Results from such a tool would be, at best, sometimes actionable. For instance, you might add XMM-zeroing inline blocks after noticing the compiler making use of them to move data. If working correctly, the tool likely finds memcpy having data paths loading into XMM0-4 and never cleaning them up as they are caller preserved on most (all?) x86 targets. Or lint on the memcpy in the first place, but I think this is harder as banning all high-level function abstractions instead of considering them in the model seems detrimental to the approach in the long run.
Would using a pointer instead of a reference work?
Probably not just a pointer, because without synchronization it can still optimize since racing on the data would be UB.

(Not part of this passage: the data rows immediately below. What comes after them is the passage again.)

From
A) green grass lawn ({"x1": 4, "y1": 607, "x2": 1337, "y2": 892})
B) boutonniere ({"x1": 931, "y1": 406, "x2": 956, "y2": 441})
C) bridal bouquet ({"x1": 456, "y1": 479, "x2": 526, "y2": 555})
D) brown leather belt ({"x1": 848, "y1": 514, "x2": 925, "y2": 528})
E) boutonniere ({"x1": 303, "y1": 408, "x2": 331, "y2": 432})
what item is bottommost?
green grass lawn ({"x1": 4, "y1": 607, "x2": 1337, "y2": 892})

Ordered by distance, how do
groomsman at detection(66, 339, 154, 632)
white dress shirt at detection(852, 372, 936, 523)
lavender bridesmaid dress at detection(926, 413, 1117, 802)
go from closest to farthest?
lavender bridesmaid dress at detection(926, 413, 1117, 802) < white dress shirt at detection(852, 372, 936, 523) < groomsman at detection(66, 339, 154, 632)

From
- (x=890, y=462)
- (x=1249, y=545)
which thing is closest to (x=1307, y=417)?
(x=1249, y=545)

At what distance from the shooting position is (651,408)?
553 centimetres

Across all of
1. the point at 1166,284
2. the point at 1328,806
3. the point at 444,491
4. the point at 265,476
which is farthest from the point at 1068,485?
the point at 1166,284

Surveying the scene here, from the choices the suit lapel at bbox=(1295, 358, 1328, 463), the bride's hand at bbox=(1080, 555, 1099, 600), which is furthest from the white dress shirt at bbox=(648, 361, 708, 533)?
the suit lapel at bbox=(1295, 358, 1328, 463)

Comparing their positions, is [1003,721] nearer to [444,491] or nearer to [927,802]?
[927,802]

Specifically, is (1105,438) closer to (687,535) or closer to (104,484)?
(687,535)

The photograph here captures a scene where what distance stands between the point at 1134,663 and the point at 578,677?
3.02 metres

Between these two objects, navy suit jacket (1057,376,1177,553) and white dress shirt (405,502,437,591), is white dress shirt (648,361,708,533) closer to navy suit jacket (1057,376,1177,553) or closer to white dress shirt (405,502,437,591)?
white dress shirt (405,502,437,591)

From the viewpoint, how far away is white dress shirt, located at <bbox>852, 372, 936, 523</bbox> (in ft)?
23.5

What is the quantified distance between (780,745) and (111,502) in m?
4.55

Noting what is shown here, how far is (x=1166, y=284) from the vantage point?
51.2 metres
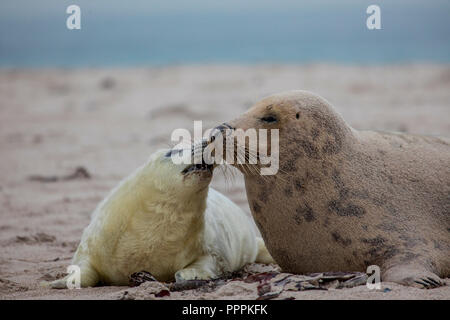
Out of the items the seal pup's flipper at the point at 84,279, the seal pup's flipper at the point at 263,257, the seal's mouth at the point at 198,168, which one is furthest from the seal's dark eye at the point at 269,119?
the seal pup's flipper at the point at 263,257

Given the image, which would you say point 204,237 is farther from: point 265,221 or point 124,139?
point 124,139

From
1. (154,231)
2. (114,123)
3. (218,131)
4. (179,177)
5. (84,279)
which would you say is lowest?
(84,279)

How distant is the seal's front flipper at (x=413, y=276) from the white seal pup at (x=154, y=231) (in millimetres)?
1046

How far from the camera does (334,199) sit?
3959 millimetres

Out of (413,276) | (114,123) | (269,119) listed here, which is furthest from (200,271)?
(114,123)

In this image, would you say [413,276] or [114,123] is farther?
[114,123]

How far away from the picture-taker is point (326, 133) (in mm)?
4023

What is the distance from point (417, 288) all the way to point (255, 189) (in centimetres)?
100

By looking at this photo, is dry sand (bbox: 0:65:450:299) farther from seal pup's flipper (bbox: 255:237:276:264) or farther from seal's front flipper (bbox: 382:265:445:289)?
seal pup's flipper (bbox: 255:237:276:264)

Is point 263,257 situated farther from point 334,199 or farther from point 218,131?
point 218,131

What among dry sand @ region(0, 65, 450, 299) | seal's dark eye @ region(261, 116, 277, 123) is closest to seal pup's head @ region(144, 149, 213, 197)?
seal's dark eye @ region(261, 116, 277, 123)

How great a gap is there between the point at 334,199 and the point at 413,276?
58 centimetres
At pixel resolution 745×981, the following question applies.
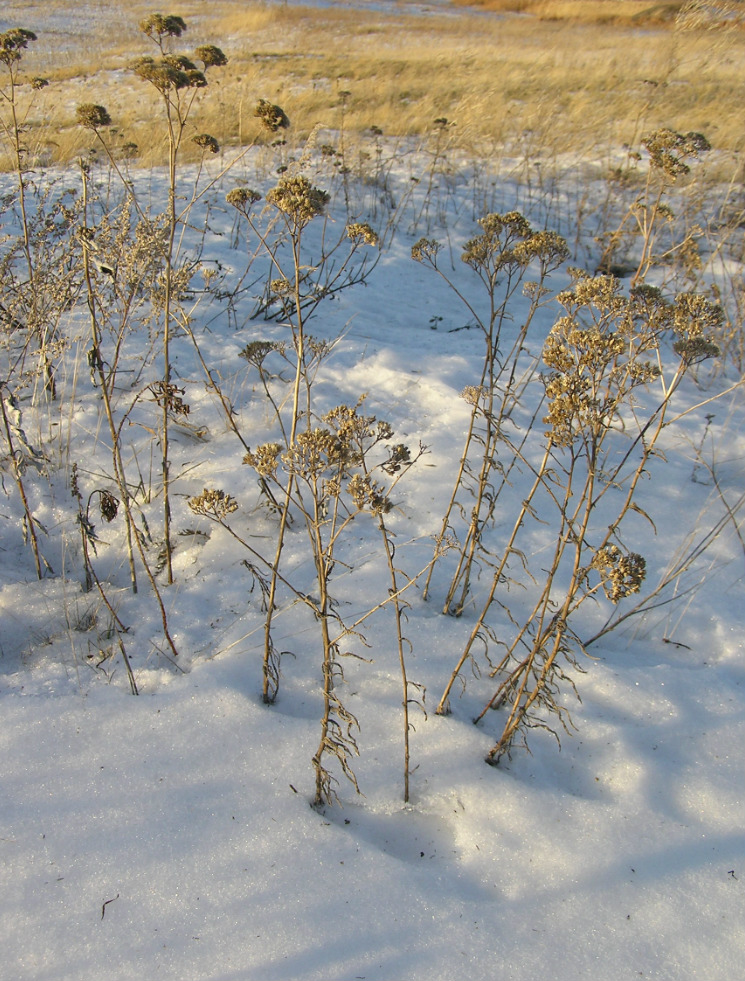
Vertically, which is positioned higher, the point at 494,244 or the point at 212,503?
the point at 494,244

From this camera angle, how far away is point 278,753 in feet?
5.50

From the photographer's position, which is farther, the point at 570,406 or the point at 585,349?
the point at 585,349

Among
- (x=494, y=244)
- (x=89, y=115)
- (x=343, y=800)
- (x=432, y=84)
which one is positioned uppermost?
(x=432, y=84)

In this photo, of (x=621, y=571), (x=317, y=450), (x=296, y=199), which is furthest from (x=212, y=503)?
(x=621, y=571)

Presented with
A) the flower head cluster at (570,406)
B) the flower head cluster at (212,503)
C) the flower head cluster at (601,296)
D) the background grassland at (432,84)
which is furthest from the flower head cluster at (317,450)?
the background grassland at (432,84)

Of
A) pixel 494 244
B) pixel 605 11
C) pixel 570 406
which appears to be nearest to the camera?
pixel 570 406

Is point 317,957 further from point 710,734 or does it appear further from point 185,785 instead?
point 710,734

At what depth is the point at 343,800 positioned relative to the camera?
5.30 ft

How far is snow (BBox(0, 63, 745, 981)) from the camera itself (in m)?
1.28

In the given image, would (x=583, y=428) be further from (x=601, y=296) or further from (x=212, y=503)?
(x=212, y=503)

Maybe weakest-possible atomic reads? Though it'd still depend on LLVM's alias/escape analysis being unable to prove that changes are impossible anyway...
We are definitely aware of and already provide assembly as an option, even going so far as to reimplement unstabilized intrinsics using asm! so we can use them on stable Rust.
But that's a somewhat unhelpful answer to this particular problem. These cryptographic intrinsics are a first-class feature of the Rust programming language, and it would be a really sad state of affairs to say they're unsuitable for their purpose.
I don't know what "first-class feature" means in this context. I'd say the intrinsics are there for completeness along with all the other SIMD instructions, but that doesn't mean they necessarily are the recommended way to implement secure cryptographic code.
Also there are uses of cryptographic primitives outside of secure cryptographic code, for random number generators and other things, where they don't have the same security requirements for constant-time execution and storing variables in registers.
You stated a problem and I offered what I saw as the best solution. Regular Rust doesn't seem to have the right tools for this niche. Perhaps one could build a domain-specific language using Rust macros for such secure computation.
These particular instructions literally have "AES" in their name. That is their purpose. And speaking as a cryptographic expert, you should not be using cryptography for non-cryptographic applications.
I think our preference would be to find solutions within the Rust language itself, rather than to rewrite all of our Rust code in assembly.
Well this is a bit off topic, but this is just false. For instance the rand crate's default random number generator uses ChaCha12, a cryptographic primitive. One could also use AES for this. That's the proper way to create a pseudo-random generator if you care about statistical quality of the pseudo-random numbers, not necessarily for cryptographic purposes. Non-cryptographically-strong PRNGs have statistical biases, basically by definition.
It is explicitly marked as a CryptoRng, meaning it is safe to use in cryptographic operations: ChaCha12Rng in rand_chacha - Rust
RNGs which don't have cryptographic requirements can go much faster.
Also this is very much off topic for this thread.